Christ comes with a January flower

Nothing like a Kavanagh poem to set the Leaving Certificate flashbacks in motion.
 

Advent

We have tested and tasted too much, lover-...
Through a chink too wide there comes in no wonder.
But here in the Advent-darkened room
Where the dry black bread and the sugarless tea
Of penance will charm back the luxury
Of a child's soul, we'll return to Doom
The knowledge we stole but could not use.

And the newness that was in every stale thing
When we looked at it as children: the spirit-shocking
Wonder in a black slanting Ulster hill
Or the prophetic astonishment in the tedious talking
Of an old fool will awake for us and bring
You and me to the yard gate to watch the whins
And the bog-holes, cart-tracks, old stables where Time begins.
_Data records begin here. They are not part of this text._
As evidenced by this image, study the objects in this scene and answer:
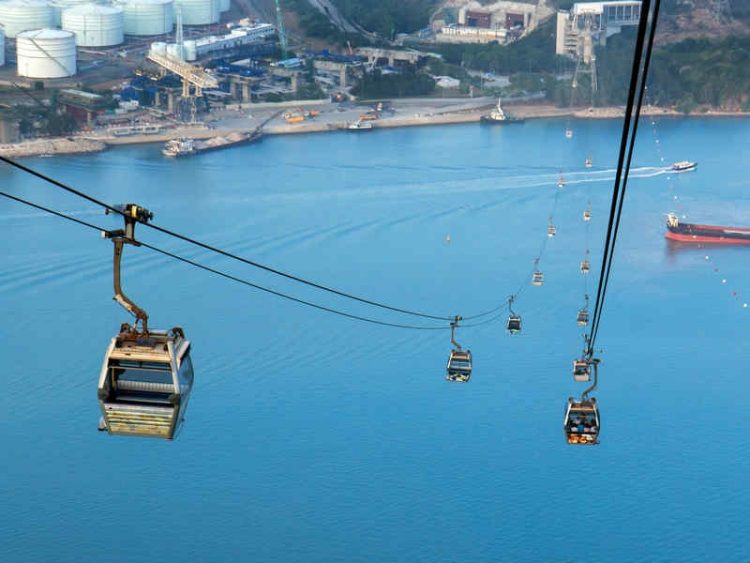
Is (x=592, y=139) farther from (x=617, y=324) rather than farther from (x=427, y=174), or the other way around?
(x=617, y=324)

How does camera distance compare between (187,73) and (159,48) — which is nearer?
(187,73)

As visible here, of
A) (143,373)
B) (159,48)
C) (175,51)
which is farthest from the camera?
(175,51)

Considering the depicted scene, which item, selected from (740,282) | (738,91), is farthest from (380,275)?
(738,91)

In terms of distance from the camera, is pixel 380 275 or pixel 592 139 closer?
pixel 380 275

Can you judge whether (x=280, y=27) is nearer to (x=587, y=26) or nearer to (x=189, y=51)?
(x=189, y=51)

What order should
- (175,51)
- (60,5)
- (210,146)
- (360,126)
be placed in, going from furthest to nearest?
1. (60,5)
2. (175,51)
3. (360,126)
4. (210,146)

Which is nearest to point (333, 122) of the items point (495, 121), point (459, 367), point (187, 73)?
point (495, 121)

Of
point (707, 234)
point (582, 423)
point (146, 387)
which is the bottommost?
point (707, 234)
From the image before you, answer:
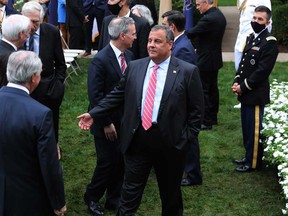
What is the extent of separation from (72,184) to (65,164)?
0.74 m

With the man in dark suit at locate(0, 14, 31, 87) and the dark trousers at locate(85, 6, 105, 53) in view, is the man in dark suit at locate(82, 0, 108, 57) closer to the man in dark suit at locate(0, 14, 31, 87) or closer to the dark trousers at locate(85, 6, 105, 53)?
the dark trousers at locate(85, 6, 105, 53)

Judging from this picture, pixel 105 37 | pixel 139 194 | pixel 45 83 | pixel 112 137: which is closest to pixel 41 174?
pixel 139 194

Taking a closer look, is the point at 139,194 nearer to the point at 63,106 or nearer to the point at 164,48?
the point at 164,48

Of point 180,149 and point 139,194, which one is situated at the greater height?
point 180,149

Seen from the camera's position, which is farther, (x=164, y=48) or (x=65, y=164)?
(x=65, y=164)

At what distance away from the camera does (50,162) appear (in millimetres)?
4504

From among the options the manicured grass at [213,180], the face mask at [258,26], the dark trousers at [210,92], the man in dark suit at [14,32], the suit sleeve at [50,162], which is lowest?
the manicured grass at [213,180]

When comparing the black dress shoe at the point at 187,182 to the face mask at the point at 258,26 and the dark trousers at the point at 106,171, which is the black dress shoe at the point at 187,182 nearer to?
the dark trousers at the point at 106,171

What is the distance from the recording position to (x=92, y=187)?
21.1 ft

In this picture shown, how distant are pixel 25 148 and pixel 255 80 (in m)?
3.63

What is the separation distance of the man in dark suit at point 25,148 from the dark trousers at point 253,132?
3505 millimetres

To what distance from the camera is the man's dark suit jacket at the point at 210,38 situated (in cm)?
908

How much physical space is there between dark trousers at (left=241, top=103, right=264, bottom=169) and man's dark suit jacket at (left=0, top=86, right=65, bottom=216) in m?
3.51

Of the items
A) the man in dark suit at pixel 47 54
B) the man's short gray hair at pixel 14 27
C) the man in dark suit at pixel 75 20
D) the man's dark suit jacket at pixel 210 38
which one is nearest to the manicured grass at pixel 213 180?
the man's dark suit jacket at pixel 210 38
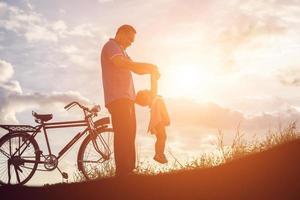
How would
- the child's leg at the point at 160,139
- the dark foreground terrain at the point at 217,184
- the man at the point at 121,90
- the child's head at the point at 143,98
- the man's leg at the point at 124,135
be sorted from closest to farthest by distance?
the dark foreground terrain at the point at 217,184, the man at the point at 121,90, the man's leg at the point at 124,135, the child's head at the point at 143,98, the child's leg at the point at 160,139

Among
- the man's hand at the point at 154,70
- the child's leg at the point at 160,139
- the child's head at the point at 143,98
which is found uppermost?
the man's hand at the point at 154,70

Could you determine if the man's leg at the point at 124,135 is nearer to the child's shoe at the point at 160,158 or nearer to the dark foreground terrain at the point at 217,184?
the dark foreground terrain at the point at 217,184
O after Christmas we'll have no need to go searching
For the difference that sets an old phrase burning-
We'll hear it in the whispered argument of a churning
Or in the streets where the village boys are lurching.
And we'll hear it among decent men too
Who barrow dung in gardens under trees,
Wherever life pours ordinary plenty.
Won't we be rich, my love and I, and
God we shall not ask for reason's payment,
The why of heart-breaking strangeness in dreeping hedges
Nor analyse God's breath in common statement.
We have thrown into the dust-bin the clay-minted wages
Of pleasure, knowledge and the conscious hour-
And Christ comes with a January flower. 

(Patrick Kavanagh).


Artist: Sr. Marie Paul O' Brien, pddm
Kavanagh draws an analogy between the season of Advent and the nativity which follows and his own wish to rediscover the innocence and wonder of a child's mind. The theme has much in common with Vaughen's "Retreate", in which the poet seeks to return to prenatal existence. We are born blinded by the darkness of sin, but when our faith is transformed by Jesus, light invades the darkness.
What does it means to live into the expectation of the incarnation?
Advent is more than just a coming; it is the breaking in of the divine into the everyday patterns of this world. We are not the ones creating hope, but neither are we the ones simply awaiting a future hope. Advent reminds us that hope in the form of Jesus has already broken into our world. To live in expectation of that hope is to live into it – to embody the alternate reality Jesus made possible though the sacrifice of the Cross.

The longing for Christ is deeply rooted in the innermost part of the human soul and we yearn for it, whether we dare to admit it or not. All through our lives we seek the strong union which we felt in the womb of our mother, the most intimate of relationships. Here I share with you a beautiful chalk sketching from one of our sisters, Sr. Marie Paul, pddm. She explains: "It's Mary pondering what her Child would look like. I tried hard to turn the face of Jesus toward the face of Mary thinking what his Mother looks like but I was totally unable to turn his head to look up.  So I gave up trying. The best I could do,to get closer to my idea from meditation was for him to embrace the heart beating with love for Him." It is a beautiful image which reflects what the Advent journey is for me, a time to slow down and listen to the beating heart of Christ!